Elasticsearch index.translog.durability Setting

The index.translog.durability setting in Elasticsearch controls how often the translog is fsync'd to disk. This setting directly impacts the durability guarantees of write operations and the overall performance of the cluster.

Default value: request
Possible values: request, async
Recommendations: Use request for maximum durability, async for improved indexing performance at the cost of potential data loss in case of hardware failure.

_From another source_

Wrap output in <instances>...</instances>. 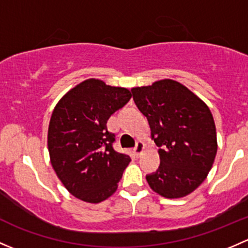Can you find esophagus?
<instances>
[{"instance_id":"obj_1","label":"esophagus","mask_w":248,"mask_h":248,"mask_svg":"<svg viewBox=\"0 0 248 248\" xmlns=\"http://www.w3.org/2000/svg\"><path fill=\"white\" fill-rule=\"evenodd\" d=\"M144 151H145V145L142 144L141 141H138L137 145H135V147L133 148V152H134V155H137V157H140Z\"/></svg>"}]
</instances>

The translog is a write-ahead log used by Elasticsearch to ensure data consistency. When set to request, Elasticsearch ensures that the translog is fsync'd to disk after every write request. This provides the highest level of durability but can impact indexing performance. When set to async, Elasticsearch will fsync the translog every index.translog.sync_interval (default: 5s), potentially improving indexing performance but increasing the risk of data loss in case of sudden node failure.

Example

To change the translog durability setting for an index:

PUT /my_index/_settings
{
  "index.translog.durability": "async"
}

This change might be desirable in scenarios where you need to prioritize indexing performance over absolute data consistency, such as during bulk ingestion of historical data where the source data is still available for re-indexing if needed.

Common Issues or Misuses

Setting index.translog.durability to async without understanding the potential data loss implications
Overusing request durability in write-heavy scenarios, leading to unnecessary performance bottlenecks
Failing to adjust related settings like index.translog.sync_interval when changing durability to async

Do's and Don'ts

Do use request durability for critical data where losing even a single write is unacceptable
Do consider async durability for bulk indexing jobs or scenarios where slight data loss is tolerable
Don't change this setting without thoroughly understanding its implications on data consistency and performance
Don't forget to test the impact of changing this setting in a non-production environment first
Do monitor your cluster's performance and adjust the setting as needed based on your specific use case

Frequently Asked Questions

Q: How does changing index.translog.durability to async affect write performance?
A: Setting index.translog.durability to async can significantly improve write performance by reducing the frequency of fsync operations. However, this comes at the cost of potentially losing the last few seconds of data in case of a sudden node failure.

Q: Can I change the index.translog.durability setting on a per-index basis?
A: Yes, you can configure this setting at the index level, allowing you to have different durability settings for different indices based on their specific requirements.

Q: What happens if a node crashes when index.translog.durability is set to async?
A: If a node crashes with async durability, you might lose the last few seconds of writes that haven't been fsync'd to disk. The exact amount of potential data loss depends on when the last fsync occurred relative to the crash.

Q: Is there a way to achieve a balance between performance and durability?
A: Yes, you can set index.translog.durability to async and adjust index.translog.sync_interval to find a balance that suits your needs. For example, setting a shorter sync interval can reduce the potential data loss window while still providing some performance benefits.

Q: How does index.translog.durability interact with replica shards?
A: The index.translog.durability setting affects how quickly changes are persisted on the primary shard. Replica shards receive these changes asynchronously, so they provide an additional layer of durability regardless of this setting. However, for maximum data safety, it's recommended to use request durability and wait for replication to complete.